I have yet to see a valid reason why we have a duplicate 14 megs of chrome files in our final distribution. Viewer works fine with just the .jar files. If we have any test programs that don't work with just .jar files, then that's a bug and they need to be fixed. Building Mozilla isn't rocket science and we shouldn't have to jump thru these post-build hoops to get an end-user installation. We do not have installers for every platform and and even if we did, the default build should Do the Right Thing(tm). In this case, that is removing the chrome files after the jars have been created.
I agree, we should be removing the chrome directories from dist/bin after they are jarred as part of the jarring process. However, aside from that there is still a lot of cruft in dist/bin (tools, tests, etc.) that non-developer end users don't want or need. So having a packaging target that creates the installerless tarball equivalent of the installer build via the packages-unix file is a good thing (albeit possibly a different bug) for those platforms that don't have installers.
> I agree, we should be removing the chrome directories from dist/bin after they > are jarred as part of the jarring process. warren? > However, aside from that there is still a lot of cruft in dist/bin (tools, > tests, etc.) (Note that you can avoid most of that by enabling various build options, e.g. |--disable-tests|.) granrose, thanks for the tip for the perl packager. I will look at it. I didn't hear of it as yet -> it needs to be documented better, probably in <http://www.mozilla.org/build/distribution.html>*. Because that doc says "Create the package [...] cd mozilla/xpinstall/packager gmake", that's why I thought, this were the official/right way to create a distribution. *And we should link to <http://www.mozilla.org/build/distribution.html> from <http://www.mozilla.org/build/unix-details.html>, under "Other Unix Build pages". leaf, can you add that link, please?).
the tarballs are provided to give a snapshot of what's in dist. It's possible to use the manifests to get only what the installer gets, and package the result. This should probably be added as a new target.
cls: Patch looks good, except I think we need to make it controllable from the command line somehow -- the opposite of the $flatfilesonly flag. The original idea was to allow users to easily flip over to chrome development by changing their installed-chrome.txt to refer to the flat files instead of the jar files without a rebuild. Then someone came along and wanted us not to create the jar files (forget why) which lead to the $flatfilesonly flag. Now we have the opposite request, effectively $jarfilesonly. I think we should have both by default, and environment vars / config options to disable one or the other selectively.

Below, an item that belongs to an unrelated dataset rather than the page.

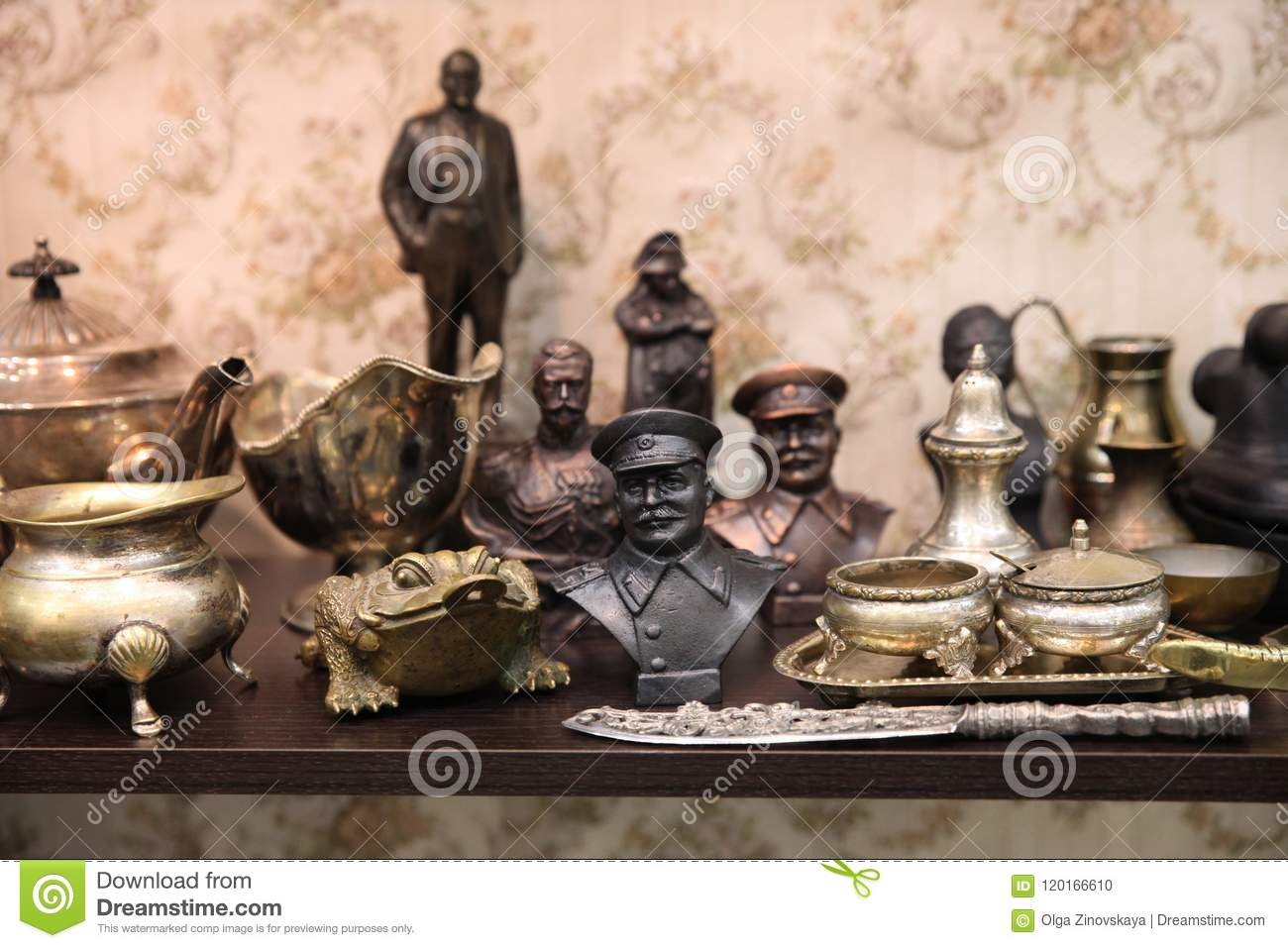 Vintage Bust Of Stalin At A Flea Market Stock Photo - Image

leaf: see bug 56601 about providing a real install target for mozilla warren: That patch only removes the chrome files. To remove the extra directories would take some locking magic to avoid race conditions...unless we used a separate temp directory local to the build dir for each jar file. I thought we were going to provide a script that would allow the chrome developers to flip from using the jar files to using flatfiles? If so, couldn't that same script unzip the jar files when it updates installed-chrome.txt? And also, zip the jarfiles back up (and remove the flat files) when it switched back? Although a build/env config option may eventually be necessary for the build system to handle this, I don't see any inherent advantage to having both sets of files by default if we have the script to make the conversions for us.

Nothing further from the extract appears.